Data modeling is a process that you use to define the data structure of a database. In other words, it’s a technique that you can use to create a database from scratch. This could be for a simple database where you’re storing information about customers and products, or it could be for something much more complicated, such as a system that’s used to track sales trends across a global network of stores.
Data modeling is the process of transforming data into information.
Any information is useless unless delivered in a format that can be consumed by business users. And data modeling helps in translating the requirements of business users into a data model that can be used to support business processes and scale analytics.
A good data model should be able to answer all of these questions:
- What are our business processes?
- How do we structure our business information?
- What kinds of information do we use within these processes?
- What kinds of information do we store?
- Where does it come from? Where does it go?
Check out this video from our Associate Consultant, Spoorthy Reddy, to understand how data modeling is used to solve complex business problems. And how it improves data quality, helps identify business risks, and enables better decision-making for businesses (and business stakeholders). Watch the video and let us know your views or questions in the video comments section.
Why is Data Modeling important (And what are the benefits)?
Data modeling is an important stage of any software project because, without it, you cannot get a clear idea of what your database should look like and how your application will be built upon it.
Data modeling allows you to identify the possible relationships between different pieces of information, which will determine what type of queries can be run against that data.
Data modeling supports Business Architecture (a data model for an organization), which aligns business goals with technology goals. Data models also support other elements of Business Architecture such as Data Governance, Business Intelligence, and Application Architectures by helping to define their requirements at definition time.
If you don’t have a data model upfront, then you may end up with a system that doesn’t meet your users’ needs.
Importance of data modeling
Here are some of the major importance of data modeling:
- Organizes Data: Data modeling structures data in a logical and organized manner, making it easier to understand and manage.
- Improves Data Quality: Data modeling helps identify and rectify inconsistencies and errors in data, leading to better data quality.
- Ensures Data Integrity: Data modeling enforces constraints and relationships, ensuring data integrity and preventing data anomalies.
- Supports Decision Making: Well-designed data models provide valuable insights and support informed decision-making processes.

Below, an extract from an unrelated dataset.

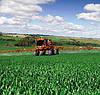 У МОЗ України готуються затвердити нові граничні норми хлорпірифосу в агропродукції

- Facilitates Database Design: Data modeling is a crucial step in database design, helping create efficient and optimized database structures.
- Reduces Redundancy: Data modeling minimizes data redundancy by eliminating unnecessary duplication of information.
- Simplifies Data Retrieval: A well-designed data model enables efficient and quick data retrieval, improving system performance.
- Enhances Application Development: Data models serve as a blueprint for application development, making it easier to integrate data into software solutions.
- Enables Scalability: A robust data model supports future growth and scalability, accommodating additional data without major disruptions.
- Promotes Standardization: Data modeling promotes standardization and consistency in data representation across the organization.
- Aids Data Governance: Data modeling facilitates data governance initiatives, ensuring compliance with regulations and data management policies.
- Supports Data Analysis: Data models provide a structured framework for data analysis and reporting, enabling meaningful insights.
- Encourages Collaboration: Data modeling encourages collaboration among business analysts, developers, and stakeholders in the data modeling process.
- Minimizes Development Errors: By defining data requirements upfront, data modeling reduces errors during the development phase.
- Long-term Investment: A well-maintained data model is a long-term investment that provides value throughout the lifecycle of the data and applications.
Here are just a few of the many reasons why it’s important for your applications to have a good data model:
Data Modeling Benefit #1: Higher Quality Applications
The most obvious benefit of data modeling is that it produces higher-quality applications, which are less likely to crash and easier for you to maintain.
If you’re not using data modeling techniques to build your applications (and chances are very good that you aren’t), here’s what happens:
- You take raw user input and stuff it into variables.
- You then manipulate those variables with code, creating new values that are then loaded into other variables.
- And so on, until you’re hopelessly nested several levels deep.
It doesn’t matter if your organization is big or small. If your application is written without any structure in place, the result is spaghetti code. And if you ever need to change it or add new features, all of your code will be a tangled mess.
Data Modeling Benefit #2: Reduced Cost & Time of Application Development
Data modeling has a huge impact on the cost and time it takes to build a new application. If your team does not have a data model, you will need to spend time gathering requirements from users and hand-coding the database structure.
If you do have a data model, it is much easier to add new tables and views because you can add them directly to your data model. While building an application, if you find that you need to add a table or modify an existing table, you can simply add it to your data model and update the existing application.
If you don’t have a data model, then your team will need to update both the database and the code. This can be very time-consuming and expensive if you need to make multiple changes across the entire application.
Data Modeling Benefit #3: Early Detection of Data Issues & Errors
In many cases, data issues and errors are not discovered until the process is running. For example, a user might go to make a purchase and get an error message saying “bad data.” In this scenario, the data was bad from the start. You can test it in a lab or on a test server, but you don’t discover the errors until the process is actually running in production.
The earlier you discover a problem with your data, the more time you have to correct it before it negatively impacts your users.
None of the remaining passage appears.